=== Given request 1 ===
Answer these from the passage below on Igbo ethnic designations in American records, one answer per line, marked (a), (b), (c):
(a) About how many probate inventories did David Geggus study for St. Domingue/Haiti?
(b) According to Louisiana documents, which sex held a slight majority among the Igbo until 1790?
(c) Which island had the highest percentage of Igbo in the British registration lists, and what was that percentage?

Unlike evidence from the African side, these American data collected from notarial documents allow for calculations of ethnic designations recorded over time and place and by gender, as well as much other information about enslaved Africans. For eighteenth-century St. Domingue/Haiti, David Geggus studied nearly 400 probate inventories in documents dating from between 1721 and 1797 that listed over 13,300 Africans. He found that the Igbo listed were 90.7 percent (n = 1,129) of Africans coming from the Bight of Biafra. There were very few, if any, Africans listed as Calabar in Geggus’s sample.25 For Guadeloupe, Nicole Vanony-Frisch studied and databased all extant, legible probate inventories listing slaves between 1770 and 1789. She found that fully 37 percent of all Africans of identified ethnicities were listed as Igbo (n = 248). There were no Calabar listed in her sample. In probate inventories in Louisiana between 1770 and 1789, Africans listed as Igbo were 78.6 percent (n = 81) of all identified Africans from the Bight of Biafra. Louisiana probate documents show that the Northwest Bantu language speakers, Ibibio and Moko, had a very high percentage of males: 88.9 percent. Africans listed as Calabar on Louisiana estate inventories between 1770 and 1789 were 84.6 percent male (n = 11). There was one male listed as Ekoi and another listed as Bioko, both runaways. Numbers for all non-Igbo were very small; those listed as Calabar were probably unlikely to be Igbo at this place and time.
As we have seen, the evidence from the American side of the Atlantic indicates that the proportion of Igbo exported from the Bight of Biafra during the eighteenth century was very high: probably as high as what Chambers, Gomez, and Walsh stated or assumed, even if we draw the very unlikely conclusion that none of the Africans recorded as Calabar in American documents were Igbo. The Ibibio and Moko, the only other numerically significant Africans from the Bight of Biafra found thus far in American documents, were overwhelmingly male. Louisiana documents show that the Igbo had a slight majority of females until 1790, and thereafter a slight majority of males.
Data in both Africa and the Americas indicate a substantially higher proportion of Northwest Bantu language group speakers during the nineteenth century. Nevertheless, the Igbo remained a majority, which is clearest on the American side in slave registration lists created in the British West Indies in preparation for general emancipation. Among the five islands listing African ethnicity information, four were former French colonies and the other was Trinidad, to which French Creole-speaking masters and slaves had migrated, largely from Martinique. These nineteenth-century British registration lists (1813-27) reflect varying percentages of Igbo in British West Indies islands ranging from a low of 51.8 percent for Trinidad and a high of 72.4 percent for St. Kitts. On all of these lists, the Igbo were a total of 57.9 percent (n = 4,312; t = 7,566) of Africans from the Bight of Biafra region.

=== Dataset rows ===
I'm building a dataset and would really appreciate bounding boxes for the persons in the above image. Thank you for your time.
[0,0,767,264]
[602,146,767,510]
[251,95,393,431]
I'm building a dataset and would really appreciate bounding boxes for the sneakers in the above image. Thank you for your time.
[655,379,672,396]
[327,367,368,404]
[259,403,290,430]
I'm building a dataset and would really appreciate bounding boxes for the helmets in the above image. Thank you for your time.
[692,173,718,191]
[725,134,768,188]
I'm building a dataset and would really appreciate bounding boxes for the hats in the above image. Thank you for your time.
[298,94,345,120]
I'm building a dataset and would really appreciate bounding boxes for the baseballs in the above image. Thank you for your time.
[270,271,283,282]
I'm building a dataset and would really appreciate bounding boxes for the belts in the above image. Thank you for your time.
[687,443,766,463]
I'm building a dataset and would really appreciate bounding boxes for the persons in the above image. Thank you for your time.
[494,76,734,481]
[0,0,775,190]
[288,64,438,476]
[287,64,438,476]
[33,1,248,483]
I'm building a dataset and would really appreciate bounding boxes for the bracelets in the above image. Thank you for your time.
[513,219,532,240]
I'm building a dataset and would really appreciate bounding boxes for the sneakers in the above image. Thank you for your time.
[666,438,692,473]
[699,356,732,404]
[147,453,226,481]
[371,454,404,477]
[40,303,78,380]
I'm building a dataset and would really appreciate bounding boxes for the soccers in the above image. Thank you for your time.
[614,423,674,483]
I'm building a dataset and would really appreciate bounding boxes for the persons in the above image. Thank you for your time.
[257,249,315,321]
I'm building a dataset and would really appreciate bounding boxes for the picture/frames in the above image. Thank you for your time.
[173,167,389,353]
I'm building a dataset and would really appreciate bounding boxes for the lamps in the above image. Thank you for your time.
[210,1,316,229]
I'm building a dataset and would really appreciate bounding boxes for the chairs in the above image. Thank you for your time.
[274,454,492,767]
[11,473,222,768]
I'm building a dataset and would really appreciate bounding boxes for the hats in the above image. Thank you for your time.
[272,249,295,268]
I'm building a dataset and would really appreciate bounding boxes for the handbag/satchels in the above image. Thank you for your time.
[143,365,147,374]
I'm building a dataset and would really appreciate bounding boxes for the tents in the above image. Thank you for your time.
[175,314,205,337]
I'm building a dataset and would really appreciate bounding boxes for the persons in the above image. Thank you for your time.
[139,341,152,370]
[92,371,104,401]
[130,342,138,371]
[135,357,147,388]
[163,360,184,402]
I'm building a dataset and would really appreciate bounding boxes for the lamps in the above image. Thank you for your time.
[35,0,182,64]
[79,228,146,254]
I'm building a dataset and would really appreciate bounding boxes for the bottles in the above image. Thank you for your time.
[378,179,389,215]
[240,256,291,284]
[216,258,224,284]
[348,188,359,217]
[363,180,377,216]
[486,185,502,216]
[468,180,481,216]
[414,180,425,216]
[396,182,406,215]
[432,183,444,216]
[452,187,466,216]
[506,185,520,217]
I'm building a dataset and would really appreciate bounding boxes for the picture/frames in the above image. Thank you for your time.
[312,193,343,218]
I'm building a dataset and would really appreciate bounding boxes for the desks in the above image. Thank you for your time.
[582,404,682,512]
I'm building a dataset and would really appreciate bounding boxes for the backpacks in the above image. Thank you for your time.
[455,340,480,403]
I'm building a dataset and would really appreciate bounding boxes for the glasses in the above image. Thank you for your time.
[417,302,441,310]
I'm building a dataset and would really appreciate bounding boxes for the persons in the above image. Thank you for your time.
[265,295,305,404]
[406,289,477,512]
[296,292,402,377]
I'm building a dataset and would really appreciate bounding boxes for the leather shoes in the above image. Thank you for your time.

=== Given request 2 ===
Output the rows from the one containing "for the chairs" through the one containing "[296,292,402,377]" as a Markdown table with the columns No. and Entry. Number each row and leave out blank lines.

=== Exercise result 1 ===
(a) Nearly 400.
(b) Females.
(c) St. Kitts, at 72.4 percent.

=== Exercise result 2 ===
| No. | Entry |
|---|---|
| 1 | I'm building a dataset and would really appreciate bounding boxes for the chairs in the above image. Thank you for your time. |
| 2 | [274,454,492,767] |
| 3 | [11,473,222,768] |
| 4 | I'm building a dataset and would really appreciate bounding boxes for the hats in the above image. Thank you for your time. |
| 5 | [272,249,295,268] |
| 6 | I'm building a dataset and would really appreciate bounding boxes for the handbag/satchels in the above image. Thank you for your time. |
| 7 | [143,365,147,374] |
| 8 | I'm building a dataset and would really appreciate bounding boxes for the tents in the above image. Thank you for your time. |
| 9 | [175,314,205,337] |
| 10 | I'm building a dataset and would really appreciate bounding boxes for the persons in the above image. Thank you for your time. |
| 11 | [139,341,152,370] |
| 12 | [92,371,104,401] |
| 13 | [130,342,138,371] |
| 14 | [135,357,147,388] |
| 15 | [163,360,184,402] |
| 16 | I'm building a dataset and would really appreciate bounding boxes for the lamps in the above image. Thank you for your time. |
| 17 | [35,0,182,64] |
| 18 | [79,228,146,254] |
| 19 | I'm building a dataset and would really appreciate bounding boxes for the bottles in the above image. Thank you for your time. |
| 20 | [378,179,389,215] |
| 21 | [240,256,291,284] |
| 22 | [216,258,224,284] |
| 23 | [348,188,359,217] |
| 24 | [363,180,377,216] |
| 25 | [486,185,502,216] |
| 26 | [468,180,481,216] |
| 27 | [414,180,425,216] |
| 28 | [396,182,406,215] |
| 29 | [432,183,444,216] |
| 30 | [452,187,466,216] |
| 31 | [506,185,520,217] |
| 32 | I'm building a dataset and would really appreciate bounding boxes for the picture/frames in the above image. Thank you for your time. |
| 33 | [312,193,343,218] |
| 34 | I'm building a dataset and would really appreciate bounding boxes for the desks in the above image. Thank you for your time. |
| 35 | [582,404,682,512] |
| 36 | I'm building a dataset and would really appreciate bounding boxes for the backpacks in the above image. Thank you for your time. |
| 37 | [455,340,480,403] |
| 38 | I'm building a dataset and would really appreciate bounding boxes for the glasses in the above image. Thank you for your time. |
| 39 | [417,302,441,310] |
| 40 | I'm building a dataset and would really appreciate bounding boxes for the persons in the above image. Thank you for your time. |
| 41 | [265,295,305,404] |
| 42 | [406,289,477,512] |
| 43 | [296,292,402,377] |